Conventional medical practice says that one of the most if not the most important hormones is AMH which indicates woman’s egg reserve. If this is low, the chances of her getting pregnant will be low. This may be the case with IVF technology where stimulating drugs are injected to retrieve eggs cycle by cycle. A high AMH implies a high egg reserve, which in turn implies more eggs can be retrieved. This increases the chances of more good quality eggs to be retrieved, which then means an IVF cycle is more likely to be successful. However, does the same rationale applies to a context different from ART (Assisted Reproductive Technology) i.e. natural pregnancy?

Does AMH level relate to probability of natural pregnancy?

Hagen et al. addressed this very question in a recent issue of the journal Fertility and Sterility (Low concentration of circulating anti-mullerian hormone is not predictive of reduced fecundability in young healthy women: a prospective cohort study 2012; 98:1602-8). They followed a total of 186 young Danish couples that intended to discontinue contraception to become pregnant until they conceived or for six menstrual cycles. They calculated the fecundability ratio (FR) (i.e., the monthly probability of conceiving) and time to pregnancy (TTP) was measured as the number of cycles from stopping birth control to pregnancy.

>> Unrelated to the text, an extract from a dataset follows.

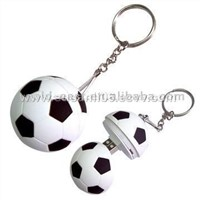 Football-Shape USB Flash Disk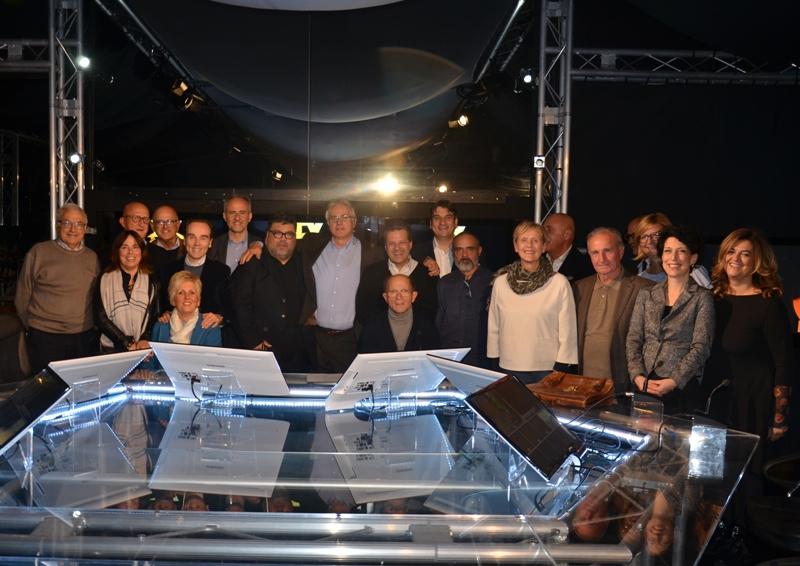 Presentazione nuovo Consiglio C.A.I.C.I.T. Valdarno, negli Studi di TV1 il 30-10-2018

They measured AMH levels and anticipated that those with low AMH levels would have a low FR and take longer to conceive. AMH levels were measured and were divided into 3 groups low (quintile 1), medium (quintile 2 -4) and high (quintile 5). The results are interesting.

59% of couples conceived during the study period. There was no difference in the FR in women with low or medium AMH levels (FR 0.81; 95% CI 0.44 – 1.40). In contrast women with high AMH levels had reduced FR (FR 0.62; 95% CI 0.39 – 0.99). High AMH levels are often seen in women with polycystic ovary syndrome (PCOS) and have irregular cycles. This decrease in FR was significant even when women with irregular menses were excluded from the analysis.

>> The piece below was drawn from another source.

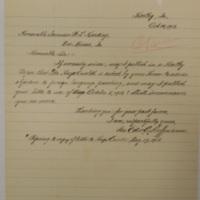 Publishing Letters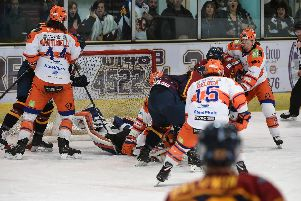 Action at Guildford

In IVF-related literature, a low AMH level is useful as a marker of follicle quantity than egg quality. This study demonstrates that in the context of natural conception in young women, where only one egg is involved, low AMH level also does not reflect egg quality.

Women with high AMH levels and regular cycles had lower chance of conception. These women may be similar to the group often termed ovulatory PCOS. They have other hormonal imbalances (elevated circulating levels of testosterone) that may be responsible for the lower FR.

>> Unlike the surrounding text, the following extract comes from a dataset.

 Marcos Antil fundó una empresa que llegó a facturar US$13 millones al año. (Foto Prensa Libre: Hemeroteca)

They conclude that low AMH levels in young healthy women do not seem to be a predictor of reduced fecundability. This is consistent with high egg quality in these young women, despite a reduced ovarian reserve. Conversely, women with high AMH levels had a 40% reduction in the FR, and this persisted even after exclusion of women with irregular cycles.

In another study by Isabelle Streuli et al. published in 2014 in Reproductive BioMedicine 28, Issue 2, Pages 216–224, the researchers determined whether anti-Müllerian hormone (AMH) concentration influences the time necessary to conceive a live-born child – effective time to pregnancy (eTTP) – in a population of women who conceived naturally. This is an observational study of 87 women with a planned spontaneous pregnancy resulting in a live birth. eTTP was assessed retrospectively by a questionnaire and AMH was measured in a frozen serum sample from first trimester of pregnancy. eTTP was correlated with age (r = −0.24, P = 0.02), but not with AMH (r = −0.10) or body mass index (r = 0.05). With logistic regressions, the only variable that affected the probability of pregnancy within 3 or 6 months was age, irrespective of whether an AMH concentration limit of 1.0 ng/ml or 2.0 ng/ml was chosen. In conclusion, this study suggests that there is no relationship between AMH concentration and eTTP and therefore speaks against determining AMH in women who are not infertile for the purpose of predicting their chances of pregnancy.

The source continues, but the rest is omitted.